The Ashtavaidya Physicians of Kerala: A tradition in transition
By Indudharan Menon and Annamma Spudich
National Center for Biological Sciences,
Tata Institute of Fundamental Research, Bangalore, India
During 1997-2001, we held several conversations with two of the Ashtavaidyas of Kerala, Olassa Chirataman Narayanan Moos and Vayaskara Aryan Moos. These interviews highlighted the urgency of documenting this scholar physician tradition at a crucial stage in its history. In 2009, with support from the National Centre for Biological Sciences/TIFR, Bangalore, extensive interviews were conducted with Vaidyamadham Cheriya Narayanan Namboodiri, the doyen of the remaining Ashtavaidyas of Kerala, as well as practicing physicians of his family. Vaidyamadham Namboodiri is a unique repository of Ayurveda theory and practice, and the history and lore of the Ashtavaidya tradition. We also interviewed Alathiyoor Narayanan Nambi and Plamanthol Shankaran Moos, practicing physicians of two legendary Ashtavaidya families whose ancestors through their writings have played a major role in disseminating the classical knowledge of Ayurveda.

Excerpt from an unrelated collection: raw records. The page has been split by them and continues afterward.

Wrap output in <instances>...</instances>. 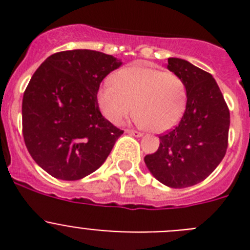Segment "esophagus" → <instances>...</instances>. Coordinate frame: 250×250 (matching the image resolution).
Segmentation results:
<instances>
[{
    "instance_id": "1",
    "label": "esophagus",
    "mask_w": 250,
    "mask_h": 250,
    "mask_svg": "<svg viewBox=\"0 0 250 250\" xmlns=\"http://www.w3.org/2000/svg\"><path fill=\"white\" fill-rule=\"evenodd\" d=\"M126 132L127 134H131V135L136 136V138H140V136H143V132L136 131V130H132V129H127Z\"/></svg>"
}]
</instances>
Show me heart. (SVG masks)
<instances>
[{"instance_id": "heart-1", "label": "heart", "mask_w": 250, "mask_h": 250, "mask_svg": "<svg viewBox=\"0 0 250 250\" xmlns=\"http://www.w3.org/2000/svg\"><path fill=\"white\" fill-rule=\"evenodd\" d=\"M99 107L106 119L120 125L135 109L138 123L163 132L175 126L187 106V85L174 72L143 65L129 66L98 90Z\"/></svg>"}]
</instances>
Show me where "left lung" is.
<instances>
[{
  "label": "left lung",
  "mask_w": 250,
  "mask_h": 250,
  "mask_svg": "<svg viewBox=\"0 0 250 250\" xmlns=\"http://www.w3.org/2000/svg\"><path fill=\"white\" fill-rule=\"evenodd\" d=\"M167 68L187 85V107L174 129L160 134V145L144 158L150 173L170 188L203 182L220 164L228 147L230 114L209 72L170 57Z\"/></svg>",
  "instance_id": "left-lung-1"
}]
</instances>
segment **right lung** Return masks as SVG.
<instances>
[{"mask_svg":"<svg viewBox=\"0 0 250 250\" xmlns=\"http://www.w3.org/2000/svg\"><path fill=\"white\" fill-rule=\"evenodd\" d=\"M120 60L94 50L61 51L41 63L23 94L22 134L51 176L79 180L98 170L123 130L99 109L101 81Z\"/></svg>","mask_w":250,"mask_h":250,"instance_id":"right-lung-1","label":"right lung"}]
</instances>
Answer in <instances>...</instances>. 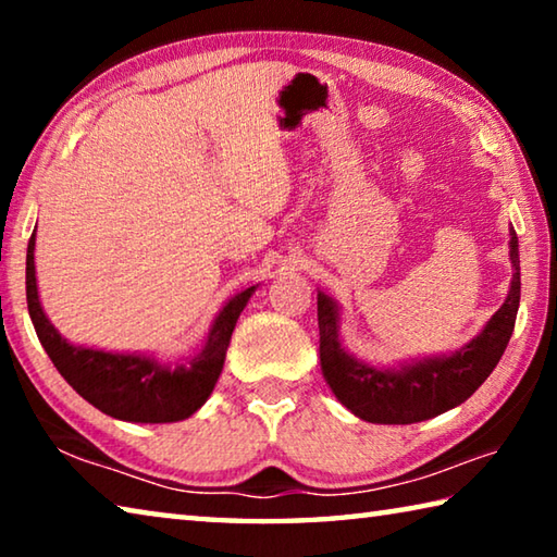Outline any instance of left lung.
Masks as SVG:
<instances>
[{
	"label": "left lung",
	"mask_w": 557,
	"mask_h": 557,
	"mask_svg": "<svg viewBox=\"0 0 557 557\" xmlns=\"http://www.w3.org/2000/svg\"><path fill=\"white\" fill-rule=\"evenodd\" d=\"M511 292L474 342L451 356L408 363L400 371L373 369L348 356L336 334L338 314L334 301L319 292V361L336 398L361 420L381 425H410L465 403L496 369L513 334L521 301V258L516 231H511Z\"/></svg>",
	"instance_id": "obj_1"
}]
</instances>
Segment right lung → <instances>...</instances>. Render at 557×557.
<instances>
[{
  "label": "right lung",
  "instance_id": "right-lung-1",
  "mask_svg": "<svg viewBox=\"0 0 557 557\" xmlns=\"http://www.w3.org/2000/svg\"><path fill=\"white\" fill-rule=\"evenodd\" d=\"M256 287L243 289L215 317L199 356L164 366L147 356L106 354L71 346L46 319L34 272V235L26 248V305L41 346L71 388L110 418L127 422H176L194 414L219 381L235 322Z\"/></svg>",
  "mask_w": 557,
  "mask_h": 557
}]
</instances>
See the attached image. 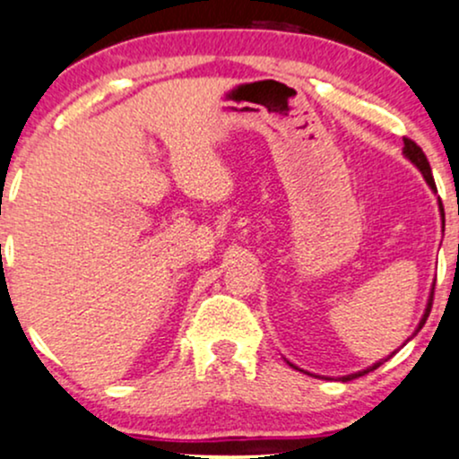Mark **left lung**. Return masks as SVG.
Returning a JSON list of instances; mask_svg holds the SVG:
<instances>
[{"mask_svg":"<svg viewBox=\"0 0 459 459\" xmlns=\"http://www.w3.org/2000/svg\"><path fill=\"white\" fill-rule=\"evenodd\" d=\"M403 155L408 157L410 161L414 163L416 168H419L420 170V175L425 177V181H428V186L434 189L436 192V183H434V177H431V168H429V161H428V157H425V152H423V149H420L419 144H416V142H412L410 138H403ZM440 200V198H438ZM440 213H442V224H445V212H442V203H440ZM431 302H434V291H431V296H429V302H428V308H425V315H423V319H420V324H419V328H416V332H419L420 328H423V324L425 321H428V317H429V310H431ZM414 332V334H416ZM393 356V354H391ZM388 356V358H391ZM384 360H386V358H384ZM382 362H376V365L373 367H368V368H365V371H358V373H351V376H345V377H341V380L343 382H347V380H354V377H360V376H365V373H368V371H373V368H377L380 367ZM293 367V365H291Z\"/></svg>","mask_w":459,"mask_h":459,"instance_id":"1","label":"left lung"}]
</instances>
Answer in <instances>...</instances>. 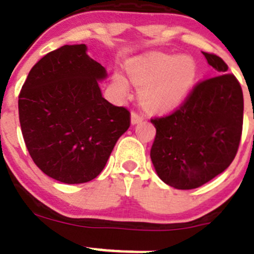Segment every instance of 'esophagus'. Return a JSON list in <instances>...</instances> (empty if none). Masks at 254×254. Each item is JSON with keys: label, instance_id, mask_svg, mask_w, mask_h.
<instances>
[{"label": "esophagus", "instance_id": "1", "mask_svg": "<svg viewBox=\"0 0 254 254\" xmlns=\"http://www.w3.org/2000/svg\"><path fill=\"white\" fill-rule=\"evenodd\" d=\"M144 120V117L141 114H137V113H131V124L136 125L139 123H141Z\"/></svg>", "mask_w": 254, "mask_h": 254}]
</instances>
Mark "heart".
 <instances>
[{
	"label": "heart",
	"instance_id": "1",
	"mask_svg": "<svg viewBox=\"0 0 254 254\" xmlns=\"http://www.w3.org/2000/svg\"><path fill=\"white\" fill-rule=\"evenodd\" d=\"M132 84L139 88L140 104L152 112H165L181 104L195 83L193 62L185 56L152 54L127 63ZM115 82L127 90L124 75L115 74Z\"/></svg>",
	"mask_w": 254,
	"mask_h": 254
}]
</instances>
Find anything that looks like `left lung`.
<instances>
[{
    "label": "left lung",
    "mask_w": 254,
    "mask_h": 254,
    "mask_svg": "<svg viewBox=\"0 0 254 254\" xmlns=\"http://www.w3.org/2000/svg\"><path fill=\"white\" fill-rule=\"evenodd\" d=\"M217 77L195 87L169 117L151 123L156 136L150 150L157 176L179 190L202 186L222 174L237 154L243 124V93L220 57L202 52Z\"/></svg>",
    "instance_id": "8db88e82"
}]
</instances>
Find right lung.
<instances>
[{
	"mask_svg": "<svg viewBox=\"0 0 254 254\" xmlns=\"http://www.w3.org/2000/svg\"><path fill=\"white\" fill-rule=\"evenodd\" d=\"M85 44L63 46L37 62L18 98L22 135L34 164L63 184L92 181L103 171L130 113L110 104L99 82L107 69Z\"/></svg>",
	"mask_w": 254,
	"mask_h": 254,
	"instance_id": "obj_1",
	"label": "right lung"
}]
</instances>
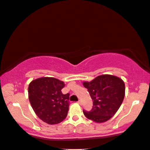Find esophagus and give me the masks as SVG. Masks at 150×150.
Returning <instances> with one entry per match:
<instances>
[{
    "mask_svg": "<svg viewBox=\"0 0 150 150\" xmlns=\"http://www.w3.org/2000/svg\"><path fill=\"white\" fill-rule=\"evenodd\" d=\"M77 102H78V103H79V104H81V100H79V101H78Z\"/></svg>",
    "mask_w": 150,
    "mask_h": 150,
    "instance_id": "esophagus-1",
    "label": "esophagus"
}]
</instances>
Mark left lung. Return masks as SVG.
Here are the masks:
<instances>
[{"label": "left lung", "mask_w": 150, "mask_h": 150, "mask_svg": "<svg viewBox=\"0 0 150 150\" xmlns=\"http://www.w3.org/2000/svg\"><path fill=\"white\" fill-rule=\"evenodd\" d=\"M83 85L88 89L93 104L91 111H83L86 117L97 123L110 119L124 100V81L117 76L102 75L89 82H83Z\"/></svg>", "instance_id": "left-lung-1"}]
</instances>
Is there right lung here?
<instances>
[{"instance_id": "add662e5", "label": "right lung", "mask_w": 150, "mask_h": 150, "mask_svg": "<svg viewBox=\"0 0 150 150\" xmlns=\"http://www.w3.org/2000/svg\"><path fill=\"white\" fill-rule=\"evenodd\" d=\"M64 86L61 80L48 77L38 78L29 84L28 97L31 106L42 121L56 125L67 117L69 93H62Z\"/></svg>"}]
</instances>
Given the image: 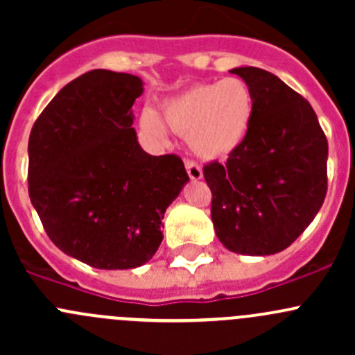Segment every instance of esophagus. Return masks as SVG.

The interviews record, so to speak, from the mouth of the gurus (gurumukham), their education and training, the special practices of each lineage, issues facing traditional medical practice, and their perspectives on the culture of modern Ayurveda. This paper provides a bird's-eye view of this ancient and scholarly Indian medical tradition from some of its most recent practitioners, and their concerns about the future of their ancestral therapeutic techniques and method of learning. We also present here their views regarding a revised system of Ayurvedic medical training incorporating aspects of the classical scholarship that constitutes the hallmark of the Ashtavaidyas.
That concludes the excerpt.